[Dataset entries]
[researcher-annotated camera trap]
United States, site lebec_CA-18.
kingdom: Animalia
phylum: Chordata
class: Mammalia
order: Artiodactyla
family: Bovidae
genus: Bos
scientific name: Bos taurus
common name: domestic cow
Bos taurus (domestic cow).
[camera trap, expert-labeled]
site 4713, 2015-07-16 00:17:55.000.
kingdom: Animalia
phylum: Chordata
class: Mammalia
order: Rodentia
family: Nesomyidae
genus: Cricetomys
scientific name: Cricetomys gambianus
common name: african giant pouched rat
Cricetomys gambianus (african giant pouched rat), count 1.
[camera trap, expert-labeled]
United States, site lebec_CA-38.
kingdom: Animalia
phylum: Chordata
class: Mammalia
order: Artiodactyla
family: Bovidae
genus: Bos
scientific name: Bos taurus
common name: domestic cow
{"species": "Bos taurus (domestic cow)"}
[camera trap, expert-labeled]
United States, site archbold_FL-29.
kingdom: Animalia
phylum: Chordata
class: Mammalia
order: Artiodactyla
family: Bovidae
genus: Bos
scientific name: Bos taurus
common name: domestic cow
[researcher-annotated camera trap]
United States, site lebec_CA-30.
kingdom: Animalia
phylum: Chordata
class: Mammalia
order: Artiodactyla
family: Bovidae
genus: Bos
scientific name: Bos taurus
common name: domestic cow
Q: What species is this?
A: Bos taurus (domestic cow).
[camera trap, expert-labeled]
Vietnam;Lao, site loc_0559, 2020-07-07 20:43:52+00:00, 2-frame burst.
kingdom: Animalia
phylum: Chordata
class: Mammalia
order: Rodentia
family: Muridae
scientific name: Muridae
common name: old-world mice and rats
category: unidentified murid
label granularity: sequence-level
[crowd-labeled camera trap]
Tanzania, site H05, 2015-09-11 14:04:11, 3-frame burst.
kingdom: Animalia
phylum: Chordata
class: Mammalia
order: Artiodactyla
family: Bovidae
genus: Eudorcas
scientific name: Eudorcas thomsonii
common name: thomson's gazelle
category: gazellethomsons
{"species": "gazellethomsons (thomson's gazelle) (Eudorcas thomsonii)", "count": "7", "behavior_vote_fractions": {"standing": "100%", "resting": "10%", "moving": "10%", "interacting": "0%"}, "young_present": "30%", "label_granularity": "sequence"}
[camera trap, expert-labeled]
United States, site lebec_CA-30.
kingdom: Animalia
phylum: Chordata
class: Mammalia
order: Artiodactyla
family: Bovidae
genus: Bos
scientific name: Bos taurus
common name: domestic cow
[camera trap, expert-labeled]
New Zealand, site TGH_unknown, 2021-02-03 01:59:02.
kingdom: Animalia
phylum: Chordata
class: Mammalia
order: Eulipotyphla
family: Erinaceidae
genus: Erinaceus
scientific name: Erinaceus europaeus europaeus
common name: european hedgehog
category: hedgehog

**HOW TO COMPLETE THIS TASK:** Look through the records and gather each line with the word "species".

**RESPONSE TO THIS EXERCISE:**
{"species": "Bos taurus (domestic cow)"}
Q: What species is this?
{"species": "gazellethomsons (thomson's gazelle) (Eudorcas thomsonii)", "count": "7", "behavior_vote_fractions": {"standing": "100%", "resting": "10%", "moving": "10%", "interacting": "0%"}, "young_present": "30%", "label_granularity": "sequence"}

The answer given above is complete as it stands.